● **PROBLEM REQUIREMENTS**: Return the records in full, exactly as given.

● **RECORDS TO USE**:

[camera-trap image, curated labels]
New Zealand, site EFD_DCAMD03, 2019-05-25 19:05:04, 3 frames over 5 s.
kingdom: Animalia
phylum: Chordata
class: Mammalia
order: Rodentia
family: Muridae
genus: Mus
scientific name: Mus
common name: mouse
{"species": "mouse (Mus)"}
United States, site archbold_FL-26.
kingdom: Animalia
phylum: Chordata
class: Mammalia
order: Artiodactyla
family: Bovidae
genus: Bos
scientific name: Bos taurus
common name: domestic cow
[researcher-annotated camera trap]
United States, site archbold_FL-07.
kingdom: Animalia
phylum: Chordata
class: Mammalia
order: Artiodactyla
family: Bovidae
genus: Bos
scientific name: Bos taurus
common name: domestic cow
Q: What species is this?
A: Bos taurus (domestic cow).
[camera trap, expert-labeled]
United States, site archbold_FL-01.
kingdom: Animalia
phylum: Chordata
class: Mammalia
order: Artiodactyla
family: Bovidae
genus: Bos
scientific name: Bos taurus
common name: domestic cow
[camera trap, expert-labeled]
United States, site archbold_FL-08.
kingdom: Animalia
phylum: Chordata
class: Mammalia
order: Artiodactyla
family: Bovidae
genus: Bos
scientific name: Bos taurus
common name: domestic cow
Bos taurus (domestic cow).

● **EXERCISE RESULT**:
[camera-trap image, curated labels]
New Zealand, site EFD_DCAMD03, 2019-05-25 19:05:04, 3 frames over 5 s.
kingdom: Animalia
phylum: Chordata
class: Mammalia
order: Rodentia
family: Muridae
genus: Mus
scientific name: Mus
common name: mouse
{"species": "mouse (Mus)"}
United States, site archbold_FL-26.
kingdom: Animalia
phylum: Chordata
class: Mammalia
order: Artiodactyla
family: Bovidae
genus: Bos
scientific name: Bos taurus
common name: domestic cow
[researcher-annotated camera trap]
United States, site archbold_FL-07.
kingdom: Animalia
phylum: Chordata
class: Mammalia
order: Artiodactyla
family: Bovidae
genus: Bos
scientific name: Bos taurus
common name: domestic cow
Q: What species is this?
A: Bos taurus (domestic cow).
[camera trap, expert-labeled]
United States, site archbold_FL-01.
kingdom: Animalia
phylum: Chordata
class: Mammalia
order: Artiodactyla
family: Bovidae
genus: Bos
scientific name: Bos taurus
common name: domestic cow
[camera trap, expert-labeled]
United States, site archbold_FL-08.
kingdom: Animalia
phylum: Chordata
class: Mammalia
order: Artiodactyla
family: Bovidae
genus: Bos
scientific name: Bos taurus
common name: domestic cow
Bos taurus (domestic cow).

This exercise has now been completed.